No tour of St. Petersburg is complete without visiting at least one palace and there are certainly plenty to choose from! Ask Ulko Tours to add in a trip to the Winter Palace, the Peterhof Palace, or how about the Moika Palace?
Sometimes known as Yusupov Palace, the Moika Palace was once the main residence of the House of Yusupov although it wasn’t the Yusupovs who built the palace back in the 18th Century. The original palace was actually a wooden construction belonging to Tsareyna Praskovia Ivanovna, Peter the Great’s niece. Her palace stood close to what is now the Mariinsky Theatre, retaining its wooden structure even after it was bought by Count Peter Shuvalov in the mid 18th century.
The Moika Palace as we see it today is mostly the vision of the French architect Jean-Baptiste Vallin de la Mothe who oversaw its construction in 1770 as commissioned by Andrei Shuvalov, the Count’s heir. Many more architects have influenced its reconstruction over the years, creating a rather idiosyncratic conglomeration of styles.
Prince Felix Yusupov
The Yusupov Palace came into the hands of the eponymous family in 1830 and stayed with them until 1917 when it was seized by the Bolsheviks. The Yusupovs were rich and generous, collecting art and dispersing wealth through philanthropical endeavours. As such, the Moika Palace fared well in comparison to the royal palaces in terms of artistry and finery. Indeed, Prince Felix Yusupov could boast riches as fine as the tsar, owning some 57 palaces across Russia including four in St. Petersburg.
The Murder of Rasputin
Acquiring such riches did not keep Prince Felix busy enough, however, as perhaps the most infamous happening at the Moika Palace is the murder of Grigori Rasputin in 1916. Legend has it that Rapsutin was lured to the basement of the Yusupov Palace where he was poisoned with enough cyanide to kill many men, shot multiple times, and then beaten with a club before being thrown into the icy waters of the Malaya Nevka River. His autopsy apparently showed that Rasputin didn’t die of any of these injuries but of hypothermia. Such details (which most now consider extremely far-fetched) come from the autobiography of Prince Felix Yusupov and are part of the Palace museum’s display featuring photographs, documents, and wax figures to tell the story of the Mad Monk and the investigation into Rasputin’s death.
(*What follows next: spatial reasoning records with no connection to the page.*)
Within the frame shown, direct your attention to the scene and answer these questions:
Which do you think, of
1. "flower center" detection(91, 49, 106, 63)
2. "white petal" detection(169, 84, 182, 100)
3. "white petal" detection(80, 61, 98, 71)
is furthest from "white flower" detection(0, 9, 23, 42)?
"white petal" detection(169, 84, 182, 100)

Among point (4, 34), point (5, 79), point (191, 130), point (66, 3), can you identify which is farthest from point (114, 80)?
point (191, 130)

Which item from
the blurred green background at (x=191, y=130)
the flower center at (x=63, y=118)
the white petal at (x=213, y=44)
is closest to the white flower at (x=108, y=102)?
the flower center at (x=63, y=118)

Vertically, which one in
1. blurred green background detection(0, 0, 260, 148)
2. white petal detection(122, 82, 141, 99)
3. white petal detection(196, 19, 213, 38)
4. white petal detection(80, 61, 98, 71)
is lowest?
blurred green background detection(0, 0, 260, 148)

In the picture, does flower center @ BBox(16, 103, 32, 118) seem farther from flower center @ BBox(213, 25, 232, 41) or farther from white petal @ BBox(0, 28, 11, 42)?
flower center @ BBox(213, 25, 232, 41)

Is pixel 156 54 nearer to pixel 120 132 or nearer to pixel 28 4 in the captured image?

One of the Best Maintained Palaces in St. Pite’s!
The Yusupov Palace art collection was nationalised many years ago and many of the more than 40,000 works of art were rehoused in the State Hermitage and elsewhere. The Palace became the property of St. Petersburg’s Education Commissariat in 1925 and the decision was made to preseve the palace as a public museum, despite many other palaces being turned into more functional buildings. This means that the Moika Palace retains much of its original splendour and is one of the best maintained palaces in St. Petersburg. If you’re lucky, during your city tour of St. Petersburg you may be able to catch a classical music concert or theatrical performance at the Yusupov Palace Theatre or the White Columns Hall.
Book a Guided Tour with Ulko Tours
Now a Palace of Culture for Educators, the Yusupov Palace now houses the museum detailing Rapsutin’s death as well as a kindergarten playground. To see the museum visitors need to have booked a guided tour in advance so make sure to talk to Ulko Tours today for a chance to full explore the modern museum including the reception rooms and living quarters.
The Moika Palace can be found at 94, Naberezhnaya Reki Moiki, and is open daily from 11am to 5pm. Admission costs 300 Rubels and audioguides are available in a variety of languages with private tours to be arranged in advance. The palace is wheelchair accessible with the exception of the private rooms, the Rapsutin exhibit, and the exhibit ‘Last Owners of the Palace.’